YOUR INSTRUCTIONS: Can you repeat the Esteban Torres biography from "Esteban Edward Torres" down to "and American University.", swapping "mother" for "mom"?
+++ PAGE
Esteban Edward Torres (January 27, 1930 – January 25, 2022) was an American politician who served as member of the United States House of Representatives for California's 34th congressional district from 1983 to 1999.

Early life
Torres was born in Miami, Arizona, to parents from Mexico. He was raised in East Los Angeles, California mostly by his mother, Rena Gómez. His father was a miner, but was deported to Mexico during the Mexican Repatriation of the 1930s. He graduated from East Los Angeles College and California State University, Los Angeles, and later took graduate courses at the University of Maryland, College Park and American University.

Career
He served in the United States Army from 1949 to 1953. Active in the labor movement, he was appointed United States Ambassador to the United Nations Educational, Scientific and Cultural Organization (UNESCO), Paris, France, from 1977 to 1979 and served as a special assistant to President Jimmy Carter from 1979 to 1981.

Torres was unsuccessful in his attempt to win a seat in the House of Representatives in 1974, but was elected in 1982 as a Democrat. He served from 1983 until 1999. During his time in office, he prioritized issue related to Hispanics, and in 1986 he played a key role in the development and passage of the Immigration Reform and Control Act.
++++++
+++ INFORMATION SHOWN
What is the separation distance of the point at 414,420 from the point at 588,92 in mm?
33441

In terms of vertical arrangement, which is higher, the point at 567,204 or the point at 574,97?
++++++
ANSWER TO THE TASK:
Esteban Edward Torres (January 27, 1930 – January 25, 2022) was an American politician who served as member of the United States House of Representatives for California's 34th congressional district from 1983 to 1999.

Early life
Torres was born in Miami, Arizona, to parents from Mexico. He was raised in East Los Angeles, California mostly by his mom, Rena Gómez. His father was a miner, but was deported to Mexico during the Mexican Repatriation of the 1930s. He graduated from East Los Angeles College and California State University, Los Angeles, and later took graduate courses at the University of Maryland, College Park and American University.